In a business strategy overview last March, Koga cited plans to expand beyond the securities business and “promote businesses based on a new concept, different from the previous concept in which securities business was the core.” As part of the groundwork for broader-scale competition, Nomura started in 2003 to upgrade its technology platform. The company started beefing up its staff, focusing on quantitative and algorithmic trading.
Squeeze on Agencies
But it still didn’t have a significant electronic equity trading technology platform, said Larry Tabb, founder and CEO of Westborough, Mass. research firm Tabb Group. He added: “The market is getting hard for agency-only brokers. As commissions decline, the buy side needs to direct more flow to the full-service firms as their research, corporate meetings, technology and other services still need to be paid for.”
That leaves agency operations like Nomura’s struggling for business unless they can deliver more value, he added. To Tabb, the Instinet purchase therefore looks like a good deal. “The businesses have a lot of synergies,” he said. “Instinet’s trading technology is good, and they are coming out with a new series of tools that will be even better. Instinet has the leading commission-sharing platform in the U.S.–BrokerShare–and its trading volume this year has been substantially up from last year. All in all, while this transaction was expensive and wouldn’t make sense for a significant number of other folks, it makes sense for Nomura.”
Instinet’s position as a globally prominent, technology-savvy executing brokerage made it attractive to Nomura, Silver Lake Partners managing director Mike Bingle said when the deal was announced. He called Nomura “a perfect fit for Instinet going forward.”
Nomura Securities senior managing director Hiromasa Yamazaki, citing Instinet’s “world-class front-end trading products, crossing platforms and algorithms,” said, “The firms complement each other remarkably well, and we fully expect both of our client bases to benefit greatly.”

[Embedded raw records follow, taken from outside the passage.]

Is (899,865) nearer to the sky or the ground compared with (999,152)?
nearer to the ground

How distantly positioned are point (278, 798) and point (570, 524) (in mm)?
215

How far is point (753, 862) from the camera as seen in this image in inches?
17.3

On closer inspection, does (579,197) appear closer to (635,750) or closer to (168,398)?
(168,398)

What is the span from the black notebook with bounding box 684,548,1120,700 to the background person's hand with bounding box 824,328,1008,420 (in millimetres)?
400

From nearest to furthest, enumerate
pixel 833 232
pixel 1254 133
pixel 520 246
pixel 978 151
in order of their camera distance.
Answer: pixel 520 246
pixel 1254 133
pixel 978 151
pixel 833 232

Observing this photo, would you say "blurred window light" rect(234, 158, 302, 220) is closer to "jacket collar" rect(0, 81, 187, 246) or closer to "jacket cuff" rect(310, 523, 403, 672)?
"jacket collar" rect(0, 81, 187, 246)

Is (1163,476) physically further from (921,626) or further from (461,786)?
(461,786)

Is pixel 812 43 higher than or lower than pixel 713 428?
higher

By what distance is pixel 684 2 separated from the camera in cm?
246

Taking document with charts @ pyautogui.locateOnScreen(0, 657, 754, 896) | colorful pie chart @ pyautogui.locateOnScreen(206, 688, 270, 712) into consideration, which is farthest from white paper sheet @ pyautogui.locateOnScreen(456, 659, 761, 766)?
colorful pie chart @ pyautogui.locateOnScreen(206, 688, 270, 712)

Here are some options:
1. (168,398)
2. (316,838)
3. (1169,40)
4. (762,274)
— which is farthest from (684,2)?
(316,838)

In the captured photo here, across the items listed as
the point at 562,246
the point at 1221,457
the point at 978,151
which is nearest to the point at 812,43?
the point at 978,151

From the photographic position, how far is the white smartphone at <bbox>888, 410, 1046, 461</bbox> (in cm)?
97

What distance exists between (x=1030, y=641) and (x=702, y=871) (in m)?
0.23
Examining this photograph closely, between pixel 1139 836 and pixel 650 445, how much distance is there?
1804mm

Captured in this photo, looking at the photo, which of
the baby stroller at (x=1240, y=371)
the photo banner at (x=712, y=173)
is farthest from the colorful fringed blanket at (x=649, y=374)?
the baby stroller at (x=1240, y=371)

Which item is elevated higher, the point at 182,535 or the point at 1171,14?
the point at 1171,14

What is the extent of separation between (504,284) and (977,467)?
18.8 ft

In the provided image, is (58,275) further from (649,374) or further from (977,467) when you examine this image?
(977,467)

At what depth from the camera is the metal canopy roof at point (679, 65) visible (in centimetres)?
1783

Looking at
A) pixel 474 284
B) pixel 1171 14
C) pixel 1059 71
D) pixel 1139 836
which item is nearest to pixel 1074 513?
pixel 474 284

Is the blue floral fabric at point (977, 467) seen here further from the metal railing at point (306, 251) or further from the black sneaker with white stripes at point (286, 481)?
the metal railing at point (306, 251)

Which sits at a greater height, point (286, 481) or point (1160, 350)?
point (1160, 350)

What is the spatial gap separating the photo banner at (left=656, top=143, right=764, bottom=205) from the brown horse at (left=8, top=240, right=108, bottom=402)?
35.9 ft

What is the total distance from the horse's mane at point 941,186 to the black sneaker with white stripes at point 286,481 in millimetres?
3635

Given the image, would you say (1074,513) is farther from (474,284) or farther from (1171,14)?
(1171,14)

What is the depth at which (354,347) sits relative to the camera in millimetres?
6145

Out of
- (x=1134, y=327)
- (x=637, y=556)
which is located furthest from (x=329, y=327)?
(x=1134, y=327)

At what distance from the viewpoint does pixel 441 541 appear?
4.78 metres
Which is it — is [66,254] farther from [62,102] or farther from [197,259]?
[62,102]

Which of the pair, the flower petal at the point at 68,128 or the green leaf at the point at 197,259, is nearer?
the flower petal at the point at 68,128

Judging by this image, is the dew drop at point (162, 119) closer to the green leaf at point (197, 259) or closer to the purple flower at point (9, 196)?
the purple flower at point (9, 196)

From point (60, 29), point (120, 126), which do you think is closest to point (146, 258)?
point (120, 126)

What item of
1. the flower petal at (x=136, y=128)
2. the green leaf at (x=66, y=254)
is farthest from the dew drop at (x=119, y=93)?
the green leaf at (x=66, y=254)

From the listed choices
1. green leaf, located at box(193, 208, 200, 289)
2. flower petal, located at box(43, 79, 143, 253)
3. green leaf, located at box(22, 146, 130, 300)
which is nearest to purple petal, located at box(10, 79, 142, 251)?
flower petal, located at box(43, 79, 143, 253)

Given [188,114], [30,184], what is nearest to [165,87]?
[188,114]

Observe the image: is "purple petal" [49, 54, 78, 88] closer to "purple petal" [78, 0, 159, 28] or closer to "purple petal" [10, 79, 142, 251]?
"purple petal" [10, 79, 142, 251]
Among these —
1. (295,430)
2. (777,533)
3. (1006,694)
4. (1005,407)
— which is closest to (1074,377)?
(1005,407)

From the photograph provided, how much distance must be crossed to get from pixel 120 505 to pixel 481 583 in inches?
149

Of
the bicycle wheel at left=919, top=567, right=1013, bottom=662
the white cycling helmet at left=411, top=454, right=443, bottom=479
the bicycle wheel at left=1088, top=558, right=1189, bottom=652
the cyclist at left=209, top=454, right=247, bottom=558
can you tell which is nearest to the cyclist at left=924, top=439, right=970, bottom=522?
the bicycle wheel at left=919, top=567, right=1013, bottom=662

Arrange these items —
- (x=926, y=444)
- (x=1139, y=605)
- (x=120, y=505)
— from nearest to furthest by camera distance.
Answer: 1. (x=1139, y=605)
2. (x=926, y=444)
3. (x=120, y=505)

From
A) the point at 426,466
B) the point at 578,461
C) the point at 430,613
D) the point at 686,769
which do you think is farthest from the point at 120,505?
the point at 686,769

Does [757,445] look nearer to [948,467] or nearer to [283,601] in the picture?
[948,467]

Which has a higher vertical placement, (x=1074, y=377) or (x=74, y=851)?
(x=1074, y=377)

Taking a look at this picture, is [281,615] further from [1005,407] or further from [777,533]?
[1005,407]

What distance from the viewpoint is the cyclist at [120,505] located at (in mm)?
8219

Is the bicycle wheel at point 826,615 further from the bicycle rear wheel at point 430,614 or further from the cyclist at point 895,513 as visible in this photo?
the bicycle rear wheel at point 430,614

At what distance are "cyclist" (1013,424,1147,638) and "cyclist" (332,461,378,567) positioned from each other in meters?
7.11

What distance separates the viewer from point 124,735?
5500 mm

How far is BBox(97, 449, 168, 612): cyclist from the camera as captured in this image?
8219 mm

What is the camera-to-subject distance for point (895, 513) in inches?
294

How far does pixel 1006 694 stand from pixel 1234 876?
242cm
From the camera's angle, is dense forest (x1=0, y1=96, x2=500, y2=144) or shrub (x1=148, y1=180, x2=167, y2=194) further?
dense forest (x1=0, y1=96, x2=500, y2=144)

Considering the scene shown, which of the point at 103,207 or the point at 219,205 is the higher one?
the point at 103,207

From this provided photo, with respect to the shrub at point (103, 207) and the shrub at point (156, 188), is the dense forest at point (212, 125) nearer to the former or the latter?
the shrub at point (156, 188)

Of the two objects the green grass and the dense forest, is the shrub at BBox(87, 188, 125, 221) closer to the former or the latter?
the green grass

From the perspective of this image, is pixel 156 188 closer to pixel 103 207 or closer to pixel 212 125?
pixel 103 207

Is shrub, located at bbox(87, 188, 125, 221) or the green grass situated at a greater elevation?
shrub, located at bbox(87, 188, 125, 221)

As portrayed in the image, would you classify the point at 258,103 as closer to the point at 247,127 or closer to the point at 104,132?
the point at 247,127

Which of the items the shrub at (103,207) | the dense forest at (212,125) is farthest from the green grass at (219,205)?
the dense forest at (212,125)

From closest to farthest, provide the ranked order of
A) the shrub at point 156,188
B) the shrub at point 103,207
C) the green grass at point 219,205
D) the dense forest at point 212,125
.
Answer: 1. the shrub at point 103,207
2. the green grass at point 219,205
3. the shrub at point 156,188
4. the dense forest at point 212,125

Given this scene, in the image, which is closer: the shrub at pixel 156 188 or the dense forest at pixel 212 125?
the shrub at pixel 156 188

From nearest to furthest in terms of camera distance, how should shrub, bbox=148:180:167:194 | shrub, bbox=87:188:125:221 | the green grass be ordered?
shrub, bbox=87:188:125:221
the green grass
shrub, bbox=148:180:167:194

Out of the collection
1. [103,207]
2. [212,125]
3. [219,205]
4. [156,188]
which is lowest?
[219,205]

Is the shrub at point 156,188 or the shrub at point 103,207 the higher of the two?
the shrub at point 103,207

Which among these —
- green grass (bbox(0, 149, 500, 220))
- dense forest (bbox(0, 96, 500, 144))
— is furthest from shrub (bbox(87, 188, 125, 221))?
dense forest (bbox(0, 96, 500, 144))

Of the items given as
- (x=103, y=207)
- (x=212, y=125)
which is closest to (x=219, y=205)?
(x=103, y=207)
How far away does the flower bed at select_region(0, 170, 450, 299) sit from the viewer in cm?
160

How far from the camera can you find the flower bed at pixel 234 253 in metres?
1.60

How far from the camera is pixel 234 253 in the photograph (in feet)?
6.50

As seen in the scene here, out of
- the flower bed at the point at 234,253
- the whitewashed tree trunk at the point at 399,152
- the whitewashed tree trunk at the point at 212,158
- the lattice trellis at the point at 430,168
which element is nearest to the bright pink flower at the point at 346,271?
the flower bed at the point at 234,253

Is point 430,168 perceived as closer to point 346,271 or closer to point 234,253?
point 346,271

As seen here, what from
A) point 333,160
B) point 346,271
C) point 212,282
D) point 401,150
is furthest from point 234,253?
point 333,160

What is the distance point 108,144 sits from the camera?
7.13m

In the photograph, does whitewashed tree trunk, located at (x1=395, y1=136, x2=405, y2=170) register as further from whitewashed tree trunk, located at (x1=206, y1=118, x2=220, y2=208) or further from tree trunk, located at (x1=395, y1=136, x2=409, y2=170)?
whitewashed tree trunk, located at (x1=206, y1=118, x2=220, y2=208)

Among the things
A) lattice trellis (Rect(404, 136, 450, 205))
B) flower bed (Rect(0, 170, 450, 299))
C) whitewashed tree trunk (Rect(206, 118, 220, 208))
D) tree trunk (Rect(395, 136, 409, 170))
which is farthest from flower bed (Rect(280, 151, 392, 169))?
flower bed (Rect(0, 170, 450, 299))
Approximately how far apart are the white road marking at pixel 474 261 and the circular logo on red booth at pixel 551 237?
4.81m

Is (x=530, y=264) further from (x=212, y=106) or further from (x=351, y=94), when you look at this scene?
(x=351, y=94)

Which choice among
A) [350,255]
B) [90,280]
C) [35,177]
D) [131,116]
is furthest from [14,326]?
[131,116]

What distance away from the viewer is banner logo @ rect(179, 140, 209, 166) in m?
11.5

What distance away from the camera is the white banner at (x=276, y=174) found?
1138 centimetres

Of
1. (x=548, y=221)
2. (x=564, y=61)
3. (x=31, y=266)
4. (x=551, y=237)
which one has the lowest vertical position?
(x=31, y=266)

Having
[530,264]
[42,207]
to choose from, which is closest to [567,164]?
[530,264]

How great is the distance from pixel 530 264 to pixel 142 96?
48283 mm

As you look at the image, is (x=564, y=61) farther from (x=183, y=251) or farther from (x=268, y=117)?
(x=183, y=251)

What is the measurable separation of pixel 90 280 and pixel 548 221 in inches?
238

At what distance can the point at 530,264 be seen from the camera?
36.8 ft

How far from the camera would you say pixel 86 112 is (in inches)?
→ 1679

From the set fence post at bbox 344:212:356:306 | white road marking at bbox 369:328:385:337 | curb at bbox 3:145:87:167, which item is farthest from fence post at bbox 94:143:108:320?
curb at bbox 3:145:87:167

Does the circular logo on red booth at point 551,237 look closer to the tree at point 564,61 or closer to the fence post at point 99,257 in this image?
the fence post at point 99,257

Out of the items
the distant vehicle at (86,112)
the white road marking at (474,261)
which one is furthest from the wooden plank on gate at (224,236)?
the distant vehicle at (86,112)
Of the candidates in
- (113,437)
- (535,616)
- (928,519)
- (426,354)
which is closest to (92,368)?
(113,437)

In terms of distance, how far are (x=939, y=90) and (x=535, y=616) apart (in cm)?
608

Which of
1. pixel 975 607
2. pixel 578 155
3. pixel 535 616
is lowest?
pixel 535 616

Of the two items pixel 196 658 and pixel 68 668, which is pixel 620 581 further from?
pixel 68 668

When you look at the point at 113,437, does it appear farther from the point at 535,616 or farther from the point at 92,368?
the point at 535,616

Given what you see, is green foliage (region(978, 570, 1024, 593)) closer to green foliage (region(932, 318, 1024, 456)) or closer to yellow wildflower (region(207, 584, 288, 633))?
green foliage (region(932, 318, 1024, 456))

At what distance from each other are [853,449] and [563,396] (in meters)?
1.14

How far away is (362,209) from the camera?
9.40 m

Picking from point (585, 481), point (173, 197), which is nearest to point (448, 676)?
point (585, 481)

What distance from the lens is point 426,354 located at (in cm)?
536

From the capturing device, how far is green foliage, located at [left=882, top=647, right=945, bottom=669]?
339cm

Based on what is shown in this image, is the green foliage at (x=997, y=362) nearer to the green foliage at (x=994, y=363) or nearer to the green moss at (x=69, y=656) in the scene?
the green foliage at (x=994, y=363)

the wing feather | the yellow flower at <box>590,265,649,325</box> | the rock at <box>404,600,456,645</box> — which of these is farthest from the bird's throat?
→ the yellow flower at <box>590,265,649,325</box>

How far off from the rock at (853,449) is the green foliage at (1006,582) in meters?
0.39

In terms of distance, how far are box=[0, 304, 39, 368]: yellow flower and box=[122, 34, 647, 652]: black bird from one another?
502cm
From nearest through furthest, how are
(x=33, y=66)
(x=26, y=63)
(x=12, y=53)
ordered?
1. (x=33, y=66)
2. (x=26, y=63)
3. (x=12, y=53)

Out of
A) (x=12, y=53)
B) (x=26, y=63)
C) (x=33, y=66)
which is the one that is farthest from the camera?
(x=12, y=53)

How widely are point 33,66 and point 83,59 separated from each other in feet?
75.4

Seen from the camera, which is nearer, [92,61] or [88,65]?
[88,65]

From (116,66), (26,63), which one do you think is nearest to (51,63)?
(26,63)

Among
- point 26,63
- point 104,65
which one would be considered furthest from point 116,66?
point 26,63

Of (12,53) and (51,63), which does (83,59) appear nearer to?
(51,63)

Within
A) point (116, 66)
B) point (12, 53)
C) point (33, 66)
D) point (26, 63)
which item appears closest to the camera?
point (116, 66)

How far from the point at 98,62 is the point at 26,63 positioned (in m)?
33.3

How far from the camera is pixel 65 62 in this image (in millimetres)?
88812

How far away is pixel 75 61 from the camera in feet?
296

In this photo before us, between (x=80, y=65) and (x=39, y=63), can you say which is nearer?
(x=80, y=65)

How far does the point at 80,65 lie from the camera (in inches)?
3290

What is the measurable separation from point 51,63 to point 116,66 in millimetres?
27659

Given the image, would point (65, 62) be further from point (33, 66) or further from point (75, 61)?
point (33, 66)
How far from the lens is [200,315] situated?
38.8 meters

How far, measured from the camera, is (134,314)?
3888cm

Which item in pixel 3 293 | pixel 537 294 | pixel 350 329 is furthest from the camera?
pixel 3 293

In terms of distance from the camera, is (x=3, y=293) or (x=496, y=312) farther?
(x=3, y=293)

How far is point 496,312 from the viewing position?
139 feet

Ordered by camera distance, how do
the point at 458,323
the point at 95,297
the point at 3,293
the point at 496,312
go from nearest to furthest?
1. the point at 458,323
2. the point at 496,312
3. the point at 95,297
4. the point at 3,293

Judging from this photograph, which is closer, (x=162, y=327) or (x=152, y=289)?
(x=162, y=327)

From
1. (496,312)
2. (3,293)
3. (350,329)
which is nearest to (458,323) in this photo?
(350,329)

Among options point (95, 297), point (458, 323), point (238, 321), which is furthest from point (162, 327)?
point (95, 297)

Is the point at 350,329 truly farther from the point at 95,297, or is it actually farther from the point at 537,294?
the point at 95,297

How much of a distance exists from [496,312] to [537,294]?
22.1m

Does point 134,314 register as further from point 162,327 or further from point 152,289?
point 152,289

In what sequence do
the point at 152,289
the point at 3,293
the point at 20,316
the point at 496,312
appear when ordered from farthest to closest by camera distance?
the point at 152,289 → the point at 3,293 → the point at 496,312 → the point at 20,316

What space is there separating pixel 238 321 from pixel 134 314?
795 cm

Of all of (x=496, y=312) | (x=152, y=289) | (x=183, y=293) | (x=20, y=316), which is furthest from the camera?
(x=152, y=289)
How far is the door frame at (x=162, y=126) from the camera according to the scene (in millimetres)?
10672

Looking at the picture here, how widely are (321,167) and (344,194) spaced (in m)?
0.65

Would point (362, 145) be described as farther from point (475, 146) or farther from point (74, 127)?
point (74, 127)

Nomura’s acquisition also sets it apart from its domestic competitors. Neil Katkov, group manager of Asia research in the Tokyo office of Boston-based Celent, said the purchase of Instinet “is unprecedented in the Japanese securities market and marks the first, decisive move by a Japanese player to establish itself firmly in the international exchange–strictly speaking, electronic communications network [ECN]–market. In this sense, Nomura is trumping even the Tokyo Stock Exchange [TSE] in making a meaningful move toward full participation in the global capital marketplace of the future.”
Instinet comes to Nomura with an existing Japanese subsidiary, JapanCrossing, that is Asia’s only alternative trading system, according to Instinet spokesperson Mark Dowd. It was introduced in 2001 and now accounts for about 4 percent of TSE daily volume. “It is an anonymous, safe and neutral venue for institutional investors to place Japanese equity orders, particularly the illiquid names that are often subject to significant market impact when traded on an exchange,” Dowd explained.
Katkov said that JapanCrossing has just a marginal presence in Japan that probably didn’t figure prominently in Nomura’s strategic decisionmaking. But, he added, “it could be an interesting precursor to an emerging ECN marketplace in Japan. The Japanese capital market, currently dominated by the problem-beset TSE, is awash with rumors that global investment banks or other international players might set up an alternative trading venue. Nomura may end up stealing the stage from the international players.”